#TwitterKiller - il lato (davvero) inquietante della Rete


Da un annetto a questa parte si fa un gran parlare del "lato oscuro" dei social media - insulti, cyberbullismo, fake news...

...eppure, un recente caso di cronaca nera ha portato alla luce un aspetto ancora più sinistro del Web, una vicenda estremamente cruenta - nel caso siate particolarmente impressionabili, vi consiglio di fermarvi qui.

Dal Giappone, infatti, arriva la notizia della cattura di un giovane serial killer, Takahiro Shiraishi.

Uno squilibrato come tanti, verrebbe da dire, se non fosse per il suo peculiare modus operandi: individuare attraverso l'uso di Twitter gli utenti più inclini all'autolesionismo e a manie depressive, per poi attirarli nella propria casa, alle porte di Tokyo, con la promessa di un patto suicida - e togliere loro la vita.

Così sarebbero morte almeno nove persone, di età compresa fra i quindici e i ventisei anni, le cui spoglie sono state in parte ritrovate nell'abitazione dell'uomo, finalmente arrestato, e ora noto con l'inquietante soprannome di Twitter Killer, l'Assassino di Twitter.

Una vicenda terribile, che fra le altre cose va ad aggiungersi agli altri problemi fronteggiati da Jack Dorsey, CEO della compagnia, in viaggio proprio in Giappone negli stessi giorni, trovatosi suo malgrado incalzato dagli eventi in uno dei Paesi dove più forte sono stati l'impatto e la diffusione della piattaforma.

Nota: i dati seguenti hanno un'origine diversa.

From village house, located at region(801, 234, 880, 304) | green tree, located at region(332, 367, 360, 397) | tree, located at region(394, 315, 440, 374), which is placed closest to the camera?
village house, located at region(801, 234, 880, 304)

Nonostante una reazione a caldo piuttosto tiepida (ha definito la notizia "estremamente triste", un termine forse poco adeguato a descrivere un disastro del genere), Dorsey ha tuttavia riaffermato il suo impegno contro simili utilizzi del social network, (di recente, fra le condotte vietate agli utenti, è stata inclusa la promozione di condotte anticonservative e suicidiarie).

Peraltro, pur dichiarandosi conscio della necessità di favorire un uso "sano e positivo" della piattaforma, il CEO ha ammesso l'impossibilità di monitorare ogni singolo tweet, esprimendo comunque la speranza che gli iscritti colpiti da depressione possano trovare aiuto presso altri user, ma anche e soprattutto grazie al supporto dello stesso Twitter e degli Enti partner specializzati in servizi di sostegno psicologico e psichiatrico.

Basteranno i nuovi provvedimenti e le buone intenzioni?

Difficile dirlo.

In ogni caso, appare chiaro come il ruolo di Twitter, seppur non privo di rilievo, non sia tuttavia determinante.

In Giappone, infatti, la lotta per la salute psichica di milioni di persone si scontra ogni giorno con molti ostacoli anche offline - da una cultura accademica e professionale molto competitiva, ad un certo riserbo sul tema delle malattie mentali, al perdurare di atteggiamenti aggressivi di molte persone nei confronti degli individui più vulnerabili, fino ad atti di bullismo vero e proprio.

Una situazione molto difficile, terreno fertile per numerose condizioni di isolamento sociale e di travaglio interiore, come l'ormai famosa sindrome hikikomori.

E non è un caso che proprio l'Impero del Sol Levante detenga una poco invidiabile posizione fra i Paesi con i maggiori tassi di suicidi (in diminuzione per la prima volta in oltre vent'anni, ma purtroppo ancora molto diffuso fra i più giovani, proprio nella fascia d'età presa di mira dal killer).

Ecco perché, fatta salva la necessità di maggiori tutele per gli utenti e di un uso più consapevole dei social network da parte degli stessi, non è né onesto né possibile considerare Twitter e le altre piattaforme come unici responsabili di simili orrori.

Come già abbiamo avuto modo di ripetere più volte, la Rete non è altro che un'estensione del nostro Mondo "reale" - e sconfiggere i suoi lati più pericolosi significa affrontare gli angoli più tetri e nascosti della nostra società, se non della nostra stessa natura.

Scusandomi per l'argomento tutt'altro che ameno, ma a mio parere molto importante, lascio a voi la parola: qual è la vostra opinione in merito?